Sorprendente e inesperado en medio de las actuales circunstancias de la justicia en nuestro país; pero, quizá, el más grande progreso en mucho tiempo, la sentencia dictada y publicada el 03 de noviembre 2010 por la Sala Constitucional del TSJ, con ponencia de ls Dra Luisa Estela Morales, sobre Arbitraje (http://tinyurl.com/3y82mf2).
A continuación les transcribo los 29 aspectos más importantes de dicha sentencia, los cuales fueron posteados esta madrugada, en Twitter y desde Lima (Perú), por el Dr. Pedro Jedlika Zapata, quien es Director del Centro de Investigacion y Estudios para la Resolución de Controversias de la Universidad Monteavila (Caracas, Venezuela).

1) El mandato constitucional de promover los medios alternativos de solución de conflictos, está dirigido también al Poder Judicial.
2) El Juez debe adoptar las medidas judiciales necesarias para promover y reconocer efectiva operatividad de medios alternativos.
3) La Sala Constitucional reconoce una vez más la aplicación del principio "pro arbitraje" en Venezuela.


4) No es posible sustituir los remedios naturales de control del arbitraje, por los mecanismos de la jurisdicción constitucional.

5) Es erróneo sustituir el recurso de nulidad de un laudo arbitral, por un amparo constitucional que resultaría inadmisible.

6) El arbitraje no puede ser considerado como una institución ajena al logro de la tutela jurisdiccional eficaz.

7) El arbitraje no puede ser calificado como una institución excepcional a la jurisdicción ejercida por el Poder Judicial

8) "el arbitraje trasciende el simple derecho individual de los particulares a someterse al mismo -en los términos de las normas de derecho comparado- y se erige como una garantía de éstos a someterse a un proceso (arbitral) accesible, imparcial, idóneo, transparente, autónomo, independiente, responsable, equitativo y sin dilaciones indebidas".

9) La ‘justicia arbitral’ no puede percibirse como un compartimiento estanco y diferenciado de la ‘justicia estatal’, ya que ambas persiguen “por vías distintas pero complementarias, el mismo ideal de justicia”.

10) No puede reducirse el arbitraje a un fenómeno meramente contractual. El árbitro está investido de facultades jurisdiccionales.

11) Debe preferirse toda interpretación q favorezca el arbitraje y afrontar de manera restrictiva intervención jurisdiccional ordinaria.

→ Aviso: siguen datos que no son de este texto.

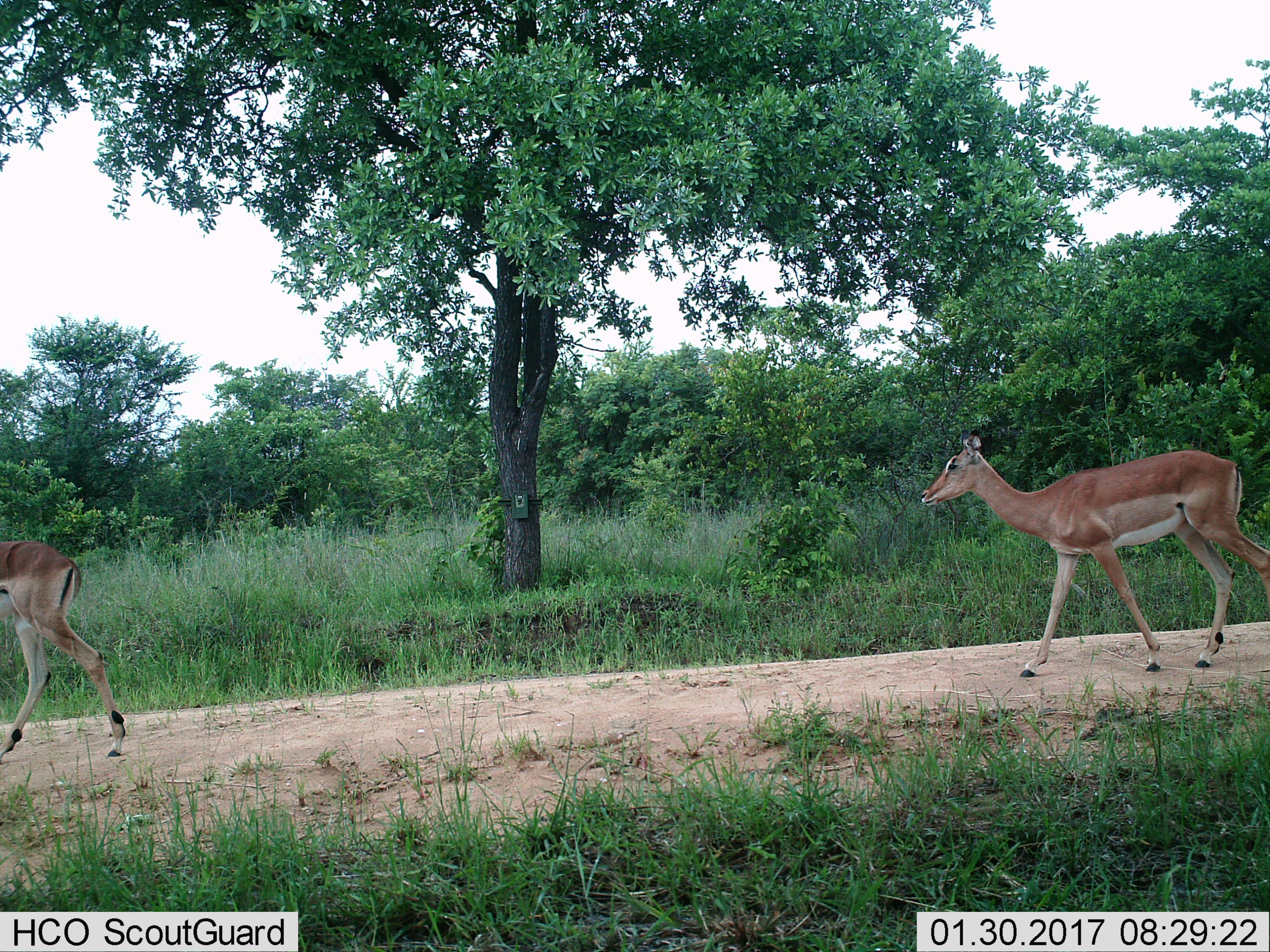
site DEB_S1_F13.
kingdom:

12) "la relación entre los órganos del Poder Judicial y los de arbitraje a los fines de lograr “por vías distintas pero complementarias, el mismo ideal de justicia”, se generan un conjunto de relaciones jurídicas que suponen una necesaria asistencia y, comportan igualmente, un control que garantice la eficacia de los medios de resolución de conflictos como una manifestación del derecho fundamental a una tutela “judicial” efectiva".

13) Los árbitros están facultados para decretar medidas cautelares, y también para resolver oposiciones formuladas contra éstas.

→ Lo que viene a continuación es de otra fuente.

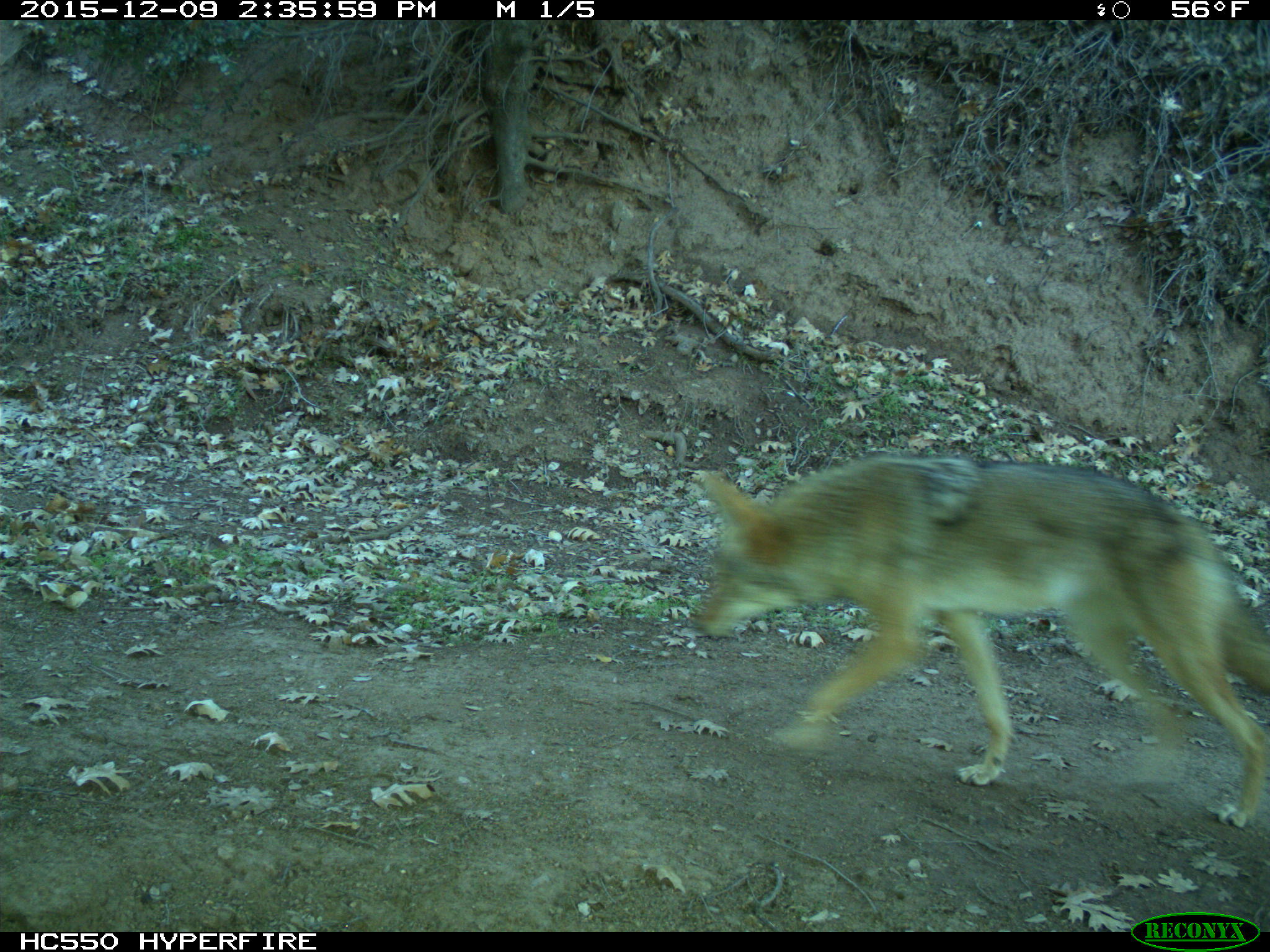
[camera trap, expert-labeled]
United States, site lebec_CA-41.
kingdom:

14) Recurso de nulidad es excepcional. La intención del legislador es garantizar la efectividad del laudo arbitral una vez dictado.

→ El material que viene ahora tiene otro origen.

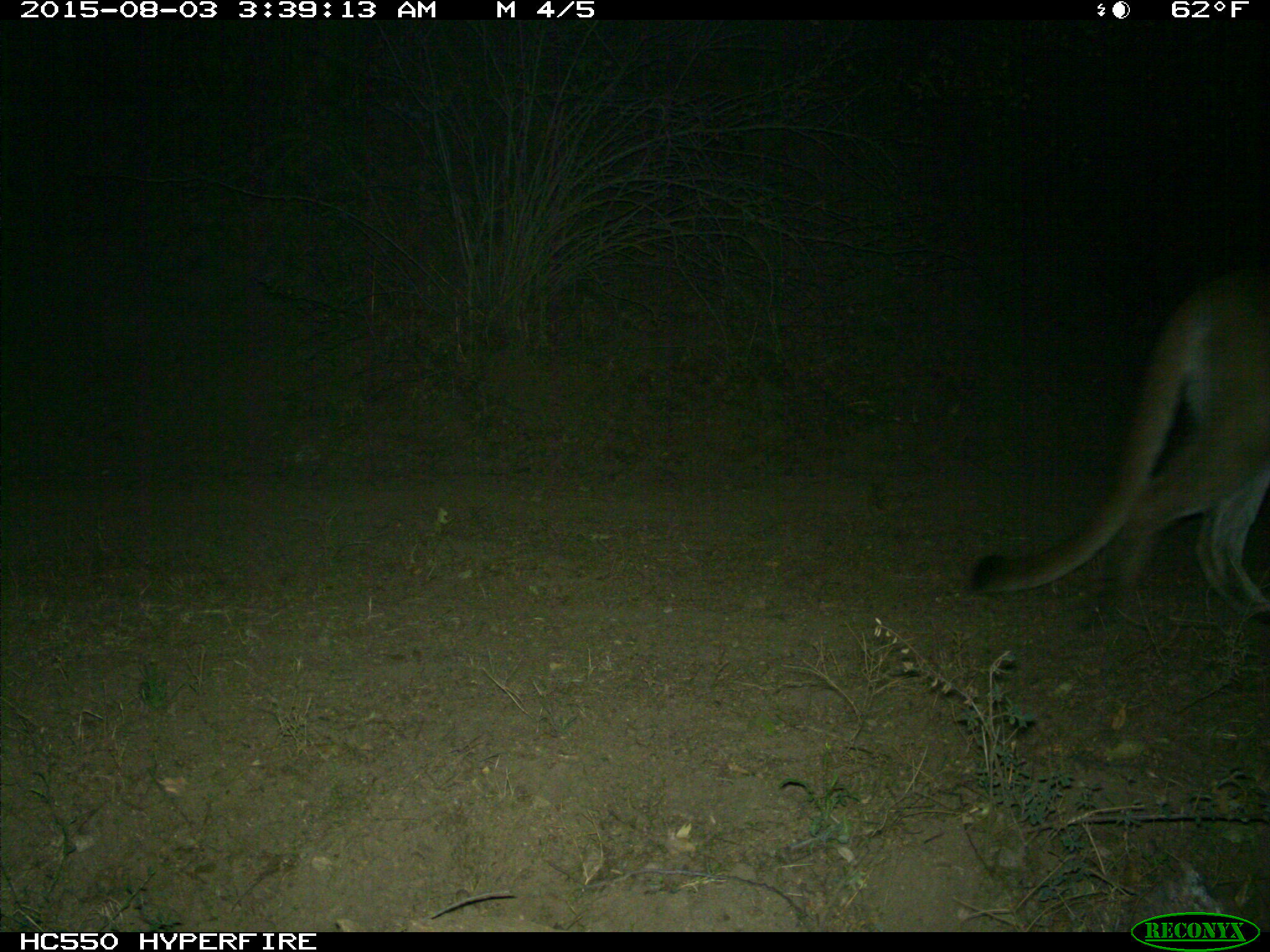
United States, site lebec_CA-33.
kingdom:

15) Es inaceptable que exista reticencia de algunos órganos del Poder Judicial frente al arbitraje.

16) Aparente tensión entre jurisdicciones ordinaria y arbitral, debe sustituirse por la necesaria e inevitable cooperación entre ambas.

17) Es jurisprudencia vinculante que el arbitraje postula el principio de cooperación y subsidiariedad de la actividad judicial.

18) Se debe evitar que los órganos del Poder Judicial interfieran en la actividad jurisdiccional conferida por el ordenamiento jurídico a los árbitros.

19) Se niega cualquier concepción que comporte asumir una visión de incompatibilidad entre la “jurisdicción” y el arbitraje.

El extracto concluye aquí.